Microsoft released the identities of two alleged members of the Zeus botnet crime ring, which used an estimated 13 million computers infected with the malware to steal more than $100 million.
The botnet operators used the software to show fake or modified Web sites when victims tried to use real banking sites, log their keystrokes to capture victims' identity information, and then use that information to steal money from victims' accounts.
The software giant announced today it had amended a complaint last week to add Yevhen Kulibaba and Yuriy Konovalenko as defendants. The pair is already serving time in the U.K. for other Zeus-related convictions, Microsoft said.
"Our best efforts to identify the remaining John Doe defendants turned up no response," Richard Domingues Boscovich, senior attorney with Microsoft's digital crimes unit, said in a company blog post. "We will continue our efforts to serve defendants Kulibaba and Konovalenko, and the John Doe defendants, with this amended complaint."
Boscovich also noted that since simultaneous raids in March, Zeus botnet infections had declined by about 50 percent. Microsoft and financial services organizations, with an escort of U.S. Marshals, seized command-and-control servers during raids in Scranton, Pa., and Lombard, Ill.
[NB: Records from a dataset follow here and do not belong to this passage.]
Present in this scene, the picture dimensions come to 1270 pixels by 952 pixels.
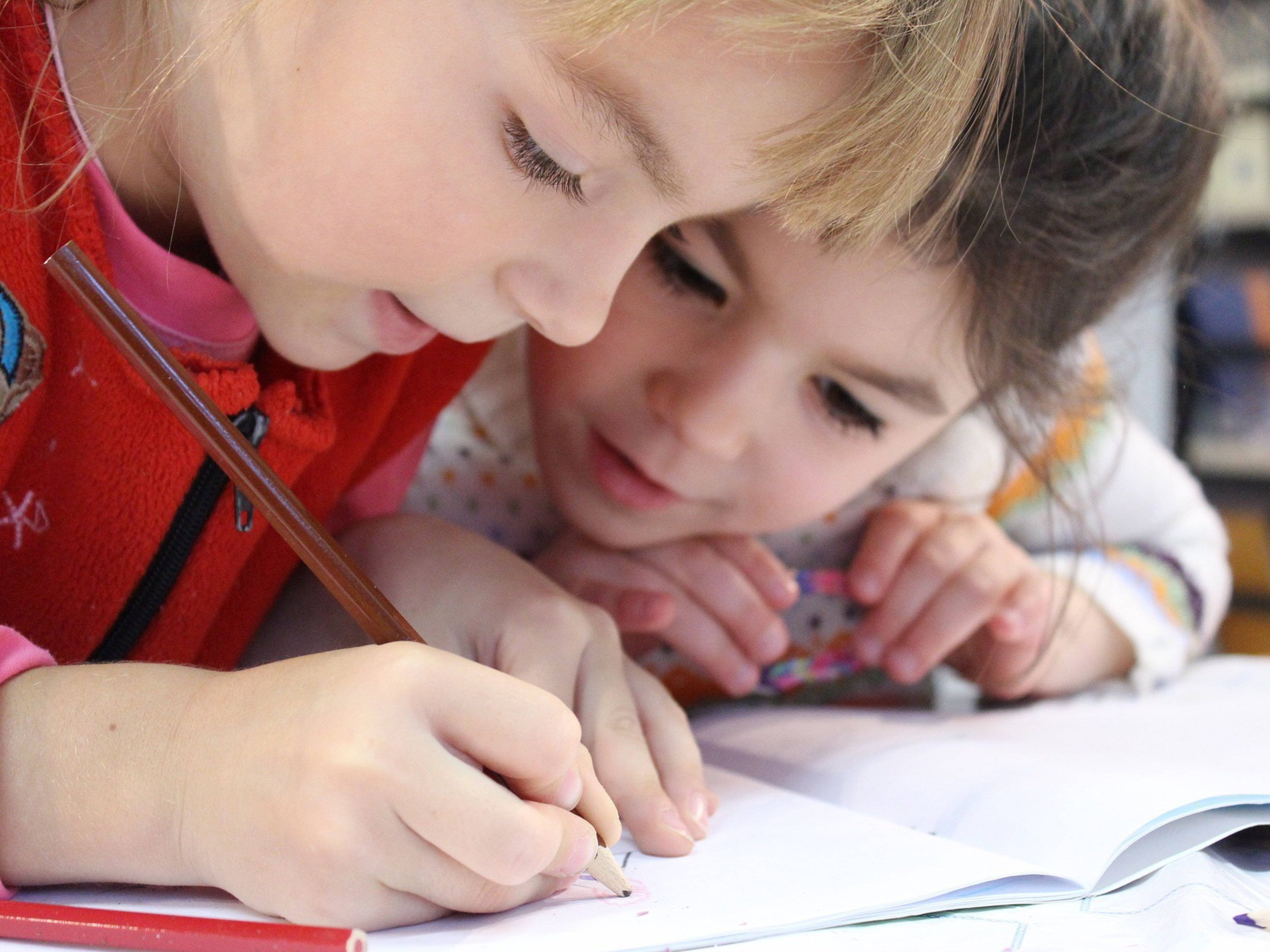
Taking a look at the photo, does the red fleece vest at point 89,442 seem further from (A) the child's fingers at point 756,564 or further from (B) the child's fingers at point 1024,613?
(B) the child's fingers at point 1024,613

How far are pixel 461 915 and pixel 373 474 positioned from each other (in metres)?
0.40

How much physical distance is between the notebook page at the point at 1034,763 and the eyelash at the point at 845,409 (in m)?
0.16

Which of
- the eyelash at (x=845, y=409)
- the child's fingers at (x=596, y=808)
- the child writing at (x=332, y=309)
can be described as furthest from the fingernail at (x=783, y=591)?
the child's fingers at (x=596, y=808)

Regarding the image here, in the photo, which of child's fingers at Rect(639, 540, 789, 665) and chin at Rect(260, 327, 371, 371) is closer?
chin at Rect(260, 327, 371, 371)

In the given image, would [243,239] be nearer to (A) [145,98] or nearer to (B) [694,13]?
(A) [145,98]

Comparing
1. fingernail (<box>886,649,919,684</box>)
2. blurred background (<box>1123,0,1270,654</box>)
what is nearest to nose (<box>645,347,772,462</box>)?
fingernail (<box>886,649,919,684</box>)

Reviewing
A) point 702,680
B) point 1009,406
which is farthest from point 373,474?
point 1009,406

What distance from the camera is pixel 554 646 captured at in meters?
0.49

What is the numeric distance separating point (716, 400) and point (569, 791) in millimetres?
257

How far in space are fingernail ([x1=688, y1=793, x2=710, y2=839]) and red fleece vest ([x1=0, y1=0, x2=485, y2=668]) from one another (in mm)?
229

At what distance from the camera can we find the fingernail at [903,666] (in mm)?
737

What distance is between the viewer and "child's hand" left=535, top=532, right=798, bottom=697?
27.6 inches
"These successful results represent a significant advancement for the people that Microsoft, the financial industry and law enforcement are all focused on protecting as customers and citizens," Boscovich said.
Over the past three years, Microsoft used court orders to seize command-and-control servers, which run networks of infected machines called botnets, to cripple the operations of the Waledac, Rustock, and Kelihos botets.
The takedown of the Rustock botnet cut the volume of spam across the world by one-third, Symantec reported in March 2011. At its peak, the notorious botnet was responsible for sending out 44 billion spam messages per day, or more than 47 percent of the world's total output, making it the leading purveyor of spam.